(Exercise prompt):
Below are the records; repeat them in full, exactly.

Start of Dataset extract

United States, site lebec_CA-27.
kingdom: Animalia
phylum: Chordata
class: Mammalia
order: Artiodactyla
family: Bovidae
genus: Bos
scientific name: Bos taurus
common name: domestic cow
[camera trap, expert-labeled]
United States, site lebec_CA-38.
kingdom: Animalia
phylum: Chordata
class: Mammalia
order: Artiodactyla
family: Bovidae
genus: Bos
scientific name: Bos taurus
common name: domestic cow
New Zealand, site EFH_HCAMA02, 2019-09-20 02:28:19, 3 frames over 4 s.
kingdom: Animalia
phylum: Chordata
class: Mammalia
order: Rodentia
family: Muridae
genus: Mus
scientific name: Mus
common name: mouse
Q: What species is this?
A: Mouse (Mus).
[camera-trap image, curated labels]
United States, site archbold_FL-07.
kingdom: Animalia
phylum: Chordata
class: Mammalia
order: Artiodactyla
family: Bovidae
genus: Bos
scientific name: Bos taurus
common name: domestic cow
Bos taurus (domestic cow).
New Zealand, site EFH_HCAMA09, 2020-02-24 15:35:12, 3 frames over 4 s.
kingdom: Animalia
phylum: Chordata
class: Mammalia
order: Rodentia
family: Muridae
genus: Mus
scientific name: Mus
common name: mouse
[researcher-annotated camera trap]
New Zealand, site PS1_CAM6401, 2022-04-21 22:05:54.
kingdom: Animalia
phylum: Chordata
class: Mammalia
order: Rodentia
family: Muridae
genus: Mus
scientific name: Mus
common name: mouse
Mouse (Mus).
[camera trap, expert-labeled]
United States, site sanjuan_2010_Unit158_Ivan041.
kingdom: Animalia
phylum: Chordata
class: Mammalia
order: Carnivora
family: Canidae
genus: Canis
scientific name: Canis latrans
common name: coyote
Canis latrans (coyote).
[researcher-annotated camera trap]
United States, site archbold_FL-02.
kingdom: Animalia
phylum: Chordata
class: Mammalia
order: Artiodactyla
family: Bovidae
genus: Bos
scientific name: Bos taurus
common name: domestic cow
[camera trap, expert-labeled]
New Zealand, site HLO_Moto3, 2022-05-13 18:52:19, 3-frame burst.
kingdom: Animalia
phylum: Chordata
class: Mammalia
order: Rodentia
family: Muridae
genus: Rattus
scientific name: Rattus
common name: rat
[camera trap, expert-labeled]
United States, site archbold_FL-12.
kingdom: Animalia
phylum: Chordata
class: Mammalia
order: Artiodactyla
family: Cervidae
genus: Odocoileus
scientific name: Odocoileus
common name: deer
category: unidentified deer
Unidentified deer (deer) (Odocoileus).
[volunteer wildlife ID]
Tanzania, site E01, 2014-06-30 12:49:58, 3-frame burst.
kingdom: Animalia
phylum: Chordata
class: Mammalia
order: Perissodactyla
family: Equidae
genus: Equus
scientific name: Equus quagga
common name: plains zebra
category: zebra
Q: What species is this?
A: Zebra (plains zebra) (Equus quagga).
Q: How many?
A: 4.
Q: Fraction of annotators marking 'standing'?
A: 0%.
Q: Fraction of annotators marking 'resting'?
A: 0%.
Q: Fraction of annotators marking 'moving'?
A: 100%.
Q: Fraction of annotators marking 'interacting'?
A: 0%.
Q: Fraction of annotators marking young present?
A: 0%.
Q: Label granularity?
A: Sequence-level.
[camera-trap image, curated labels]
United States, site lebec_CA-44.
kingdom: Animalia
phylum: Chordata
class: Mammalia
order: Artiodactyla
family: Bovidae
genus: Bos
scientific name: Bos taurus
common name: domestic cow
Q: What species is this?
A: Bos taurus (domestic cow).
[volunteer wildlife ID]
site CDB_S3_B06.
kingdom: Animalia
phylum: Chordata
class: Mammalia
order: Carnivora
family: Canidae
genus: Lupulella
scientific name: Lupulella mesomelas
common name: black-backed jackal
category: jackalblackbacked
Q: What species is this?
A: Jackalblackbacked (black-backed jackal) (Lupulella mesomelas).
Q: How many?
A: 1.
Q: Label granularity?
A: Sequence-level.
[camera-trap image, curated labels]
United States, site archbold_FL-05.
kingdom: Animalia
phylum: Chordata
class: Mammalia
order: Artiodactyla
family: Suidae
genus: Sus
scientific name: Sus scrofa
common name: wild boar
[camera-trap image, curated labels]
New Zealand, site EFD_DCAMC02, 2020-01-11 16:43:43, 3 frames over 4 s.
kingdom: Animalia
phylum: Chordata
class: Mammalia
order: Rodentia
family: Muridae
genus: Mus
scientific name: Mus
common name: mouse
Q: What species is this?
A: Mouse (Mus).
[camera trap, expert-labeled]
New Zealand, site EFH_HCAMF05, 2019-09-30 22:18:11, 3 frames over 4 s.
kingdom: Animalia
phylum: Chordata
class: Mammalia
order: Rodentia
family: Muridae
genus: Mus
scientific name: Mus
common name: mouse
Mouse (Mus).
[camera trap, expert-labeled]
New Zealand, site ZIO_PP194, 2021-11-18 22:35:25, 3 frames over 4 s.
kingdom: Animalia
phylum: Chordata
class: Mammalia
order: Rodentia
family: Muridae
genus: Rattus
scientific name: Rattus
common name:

End of Dataset extract

(Task response):
United States, site lebec_CA-27.
kingdom: Animalia
phylum: Chordata
class: Mammalia
order: Artiodactyla
family: Bovidae
genus: Bos
scientific name: Bos taurus
common name: domestic cow
[camera trap, expert-labeled]
United States, site lebec_CA-38.
kingdom: Animalia
phylum: Chordata
class: Mammalia
order: Artiodactyla
family: Bovidae
genus: Bos
scientific name: Bos taurus
common name: domestic cow
New Zealand, site EFH_HCAMA02, 2019-09-20 02:28:19, 3 frames over 4 s.
kingdom: Animalia
phylum: Chordata
class: Mammalia
order: Rodentia
family: Muridae
genus: Mus
scientific name: Mus
common name: mouse
Q: What species is this?
A: Mouse (Mus).
[camera-trap image, curated labels]
United States, site archbold_FL-07.
kingdom: Animalia
phylum: Chordata
class: Mammalia
order: Artiodactyla
family: Bovidae
genus: Bos
scientific name: Bos taurus
common name: domestic cow
Bos taurus (domestic cow).
New Zealand, site EFH_HCAMA09, 2020-02-24 15:35:12, 3 frames over 4 s.
kingdom: Animalia
phylum: Chordata
class: Mammalia
order: Rodentia
family: Muridae
genus: Mus
scientific name: Mus
common name: mouse
[researcher-annotated camera trap]
New Zealand, site PS1_CAM6401, 2022-04-21 22:05:54.
kingdom: Animalia
phylum: Chordata
class: Mammalia
order: Rodentia
family: Muridae
genus: Mus
scientific name: Mus
common name: mouse
Mouse (Mus).
[camera trap, expert-labeled]
United States, site sanjuan_2010_Unit158_Ivan041.
kingdom: Animalia
phylum: Chordata
class: Mammalia
order: Carnivora
family: Canidae
genus: Canis
scientific name: Canis latrans
common name: coyote
Canis latrans (coyote).
[researcher-annotated camera trap]
United States, site archbold_FL-02.
kingdom: Animalia
phylum: Chordata
class: Mammalia
order: Artiodactyla
family: Bovidae
genus: Bos
scientific name: Bos taurus
common name: domestic cow
[camera trap, expert-labeled]
New Zealand, site HLO_Moto3, 2022-05-13 18:52:19, 3-frame burst.
kingdom: Animalia
phylum: Chordata
class: Mammalia
order: Rodentia
family: Muridae
genus: Rattus
scientific name: Rattus
common name: rat
[camera trap, expert-labeled]
United States, site archbold_FL-12.
kingdom: Animalia
phylum: Chordata
class: Mammalia
order: Artiodactyla
family: Cervidae
genus: Odocoileus
scientific name: Odocoileus
common name: deer
category: unidentified deer
Unidentified deer (deer) (Odocoileus).
[volunteer wildlife ID]
Tanzania, site E01, 2014-06-30 12:49:58, 3-frame burst.
kingdom: Animalia
phylum: Chordata
class: Mammalia
order: Perissodactyla
family: Equidae
genus: Equus
scientific name: Equus quagga
common name: plains zebra
category: zebra
Q: What species is this?
A: Zebra (plains zebra) (Equus quagga).
Q: How many?
A: 4.
Q: Fraction of annotators marking 'standing'?
A: 0%.
Q: Fraction of annotators marking 'resting'?
A: 0%.
Q: Fraction of annotators marking 'moving'?
A: 100%.
Q: Fraction of annotators marking 'interacting'?
A: 0%.
Q: Fraction of annotators marking young present?
A: 0%.
Q: Label granularity?
A: Sequence-level.
[camera-trap image, curated labels]
United States, site lebec_CA-44.
kingdom: Animalia
phylum: Chordata
class: Mammalia
order: Artiodactyla
family: Bovidae
genus: Bos
scientific name: Bos taurus
common name: domestic cow
Q: What species is this?
A: Bos taurus (domestic cow).
[volunteer wildlife ID]
site CDB_S3_B06.
kingdom: Animalia
phylum: Chordata
class: Mammalia
order: Carnivora
family: Canidae
genus: Lupulella
scientific name: Lupulella mesomelas
common name: black-backed jackal
category: jackalblackbacked
Q: What species is this?
A: Jackalblackbacked (black-backed jackal) (Lupulella mesomelas).
Q: How many?
A: 1.
Q: Label granularity?
A: Sequence-level.
[camera-trap image, curated labels]
United States, site archbold_FL-05.
kingdom: Animalia
phylum: Chordata
class: Mammalia
order: Artiodactyla
family: Suidae
genus: Sus
scientific name: Sus scrofa
common name: wild boar
[camera-trap image, curated labels]
New Zealand, site EFD_DCAMC02, 2020-01-11 16:43:43, 3 frames over 4 s.
kingdom: Animalia
phylum: Chordata
class: Mammalia
order: Rodentia
family: Muridae
genus: Mus
scientific name: Mus
common name: mouse
Q: What species is this?
A: Mouse (Mus).
[camera trap, expert-labeled]
New Zealand, site EFH_HCAMF05, 2019-09-30 22:18:11, 3 frames over 4 s.
kingdom: Animalia
phylum: Chordata
class: Mammalia
order: Rodentia
family: Muridae
genus: Mus
scientific name: Mus
common name: mouse
Mouse (Mus).
[camera trap, expert-labeled]
New Zealand, site ZIO_PP194, 2021-11-18 22:35:25, 3 frames over 4 s.
kingdom: Animalia
phylum: Chordata
class: Mammalia
order: Rodentia
family: Muridae
genus: Rattus
scientific name: Rattus
common name:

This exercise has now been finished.